Chapter 12. Regular Expressions

Some people, when confronted with a problem, think:
"I know, I'll use regular expressions".
Now they have two problems.
Jamie Zawinski

Regular expressions are one of the signature features of Perl, providing it with most of the practical extraction facilities for which it is famous. Many of those who are new to Perl (and many who aren't so new) approach regexes with mistrust, trepidation, or outright fear.

And with some justification. Regexes are specified in a compact and sometimes baroque syntax that is, all by itself, responsible for much of Perl's "executable line noise" reputation. Moreover, in the right hands, patterns are capable of performing mystifying feats of text recognition, analysis, transformation, and computation^[*].

^[*] As anyone who has seen Abigail's virtuoso "prime number identifier" must surely agree:

    sub is_prime {
        my ($number) = @_;
        return (1 x $number) !~ m/\A (?: 1? | (11+?) (?> \1+ ) ) \Z/xms;
    }

(Working out precisely how this regex works its wonders is left as a punishment for the reader.)

It's no wonder they scare so many otherwise stalwart Perl hackers.

And no surprise that they also figure heavily in many suboptimal programming practices, especially of the "cut-and-paste" variety. Or, more often, of the "cut-and-paste-and-modify-slightly-and-oh-now-it-doesn't-work-at-all-so-let's-modify-it-some-more-and-see-if-that-helps-no-it-didn't-but-we're-committed-now-so-maybe-if-we-change-that-bit-instead-hmmmm-that's-closer-but-still-not-quite-right-maybe-if-I-made-that-third-repetition-non-greedy-instead-oops-now-it's-back-to-not-matching-at-all-perhaps-I-should-just-post-it-to-PerlMonks.org-and-see-if-they-know-what's-wrong" variety.

Yet the secret to taming regular expressions is remarkably simple. You merely have to recognize them for what they really are, and treat them accordingly.

And what are regular expressions really? They're subroutines. Text-matching subroutines. Text-matching subroutines that are coded in an embedded programming language that's nearly entirely unrelated to Perl.
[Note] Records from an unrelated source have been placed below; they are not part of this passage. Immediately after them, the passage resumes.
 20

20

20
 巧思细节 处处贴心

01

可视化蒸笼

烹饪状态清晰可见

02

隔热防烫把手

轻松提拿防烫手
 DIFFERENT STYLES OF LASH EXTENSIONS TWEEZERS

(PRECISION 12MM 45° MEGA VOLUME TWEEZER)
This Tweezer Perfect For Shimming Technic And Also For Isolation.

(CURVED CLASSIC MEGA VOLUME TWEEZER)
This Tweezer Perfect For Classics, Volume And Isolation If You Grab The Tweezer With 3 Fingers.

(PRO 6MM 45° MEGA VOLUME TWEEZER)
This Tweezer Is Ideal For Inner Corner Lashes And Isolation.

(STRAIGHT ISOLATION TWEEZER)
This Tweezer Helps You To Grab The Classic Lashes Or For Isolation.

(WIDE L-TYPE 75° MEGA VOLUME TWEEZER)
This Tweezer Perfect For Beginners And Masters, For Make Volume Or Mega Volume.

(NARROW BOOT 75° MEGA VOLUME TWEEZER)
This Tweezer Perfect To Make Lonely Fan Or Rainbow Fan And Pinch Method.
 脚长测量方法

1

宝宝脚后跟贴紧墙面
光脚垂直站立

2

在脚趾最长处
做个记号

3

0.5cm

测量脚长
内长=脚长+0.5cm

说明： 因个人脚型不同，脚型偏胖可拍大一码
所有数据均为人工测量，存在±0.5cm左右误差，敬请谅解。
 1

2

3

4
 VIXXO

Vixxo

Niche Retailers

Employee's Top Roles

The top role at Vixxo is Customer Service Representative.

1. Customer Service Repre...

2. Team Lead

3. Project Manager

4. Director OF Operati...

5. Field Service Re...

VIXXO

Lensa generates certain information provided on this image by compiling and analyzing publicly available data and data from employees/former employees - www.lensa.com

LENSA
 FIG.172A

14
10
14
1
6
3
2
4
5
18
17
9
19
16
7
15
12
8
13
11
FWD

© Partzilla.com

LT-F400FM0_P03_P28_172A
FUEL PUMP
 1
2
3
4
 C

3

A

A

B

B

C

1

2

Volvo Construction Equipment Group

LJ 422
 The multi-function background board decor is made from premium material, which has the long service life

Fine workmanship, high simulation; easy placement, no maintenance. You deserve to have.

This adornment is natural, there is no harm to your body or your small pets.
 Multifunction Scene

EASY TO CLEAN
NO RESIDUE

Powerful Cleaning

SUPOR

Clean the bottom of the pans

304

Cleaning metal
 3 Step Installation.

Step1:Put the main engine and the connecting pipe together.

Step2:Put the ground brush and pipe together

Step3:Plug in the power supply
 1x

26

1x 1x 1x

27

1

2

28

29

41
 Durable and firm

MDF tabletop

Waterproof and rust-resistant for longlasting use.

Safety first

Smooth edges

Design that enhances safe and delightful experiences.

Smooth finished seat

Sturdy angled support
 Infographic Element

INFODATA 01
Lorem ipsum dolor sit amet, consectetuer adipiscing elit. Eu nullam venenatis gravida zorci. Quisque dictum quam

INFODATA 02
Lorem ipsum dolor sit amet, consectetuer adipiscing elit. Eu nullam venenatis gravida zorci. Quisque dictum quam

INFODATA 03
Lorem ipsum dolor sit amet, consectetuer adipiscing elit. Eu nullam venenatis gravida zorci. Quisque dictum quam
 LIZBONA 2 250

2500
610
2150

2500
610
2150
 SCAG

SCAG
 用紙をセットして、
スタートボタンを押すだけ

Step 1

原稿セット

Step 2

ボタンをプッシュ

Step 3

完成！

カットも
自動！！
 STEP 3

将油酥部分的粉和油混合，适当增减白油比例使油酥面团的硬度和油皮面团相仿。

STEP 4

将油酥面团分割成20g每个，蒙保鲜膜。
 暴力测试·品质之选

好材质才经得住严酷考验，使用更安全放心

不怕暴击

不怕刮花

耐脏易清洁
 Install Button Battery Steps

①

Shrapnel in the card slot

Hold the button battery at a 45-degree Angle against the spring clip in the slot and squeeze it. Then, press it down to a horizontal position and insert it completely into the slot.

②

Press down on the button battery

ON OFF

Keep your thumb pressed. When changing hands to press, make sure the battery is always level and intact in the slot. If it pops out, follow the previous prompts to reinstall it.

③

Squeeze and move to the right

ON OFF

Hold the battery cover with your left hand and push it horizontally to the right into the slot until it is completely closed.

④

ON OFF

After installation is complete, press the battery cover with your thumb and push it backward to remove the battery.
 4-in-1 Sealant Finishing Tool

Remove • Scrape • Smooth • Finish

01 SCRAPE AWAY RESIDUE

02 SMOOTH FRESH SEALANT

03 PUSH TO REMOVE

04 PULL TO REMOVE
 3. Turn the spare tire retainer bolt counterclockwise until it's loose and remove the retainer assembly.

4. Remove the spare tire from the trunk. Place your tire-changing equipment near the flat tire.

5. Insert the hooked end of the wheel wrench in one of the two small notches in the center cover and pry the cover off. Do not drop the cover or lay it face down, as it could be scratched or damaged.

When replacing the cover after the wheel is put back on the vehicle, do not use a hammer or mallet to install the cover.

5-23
Once you realize that regexes are just code, it becomes obvious that regex best practices will, for the most part, simply be adaptations of the universal coding best practices described in other chapters: consistent and readable layout, sensible naming conventions, decomposition of complex code, refactoring of commonly used constructs, choosing robust defaults, table-based techniques, code reuse, and test-driven development.

This chapter illustrates how those approaches can be applied to improving the readability, robustness, and efficiency of your regular expressions.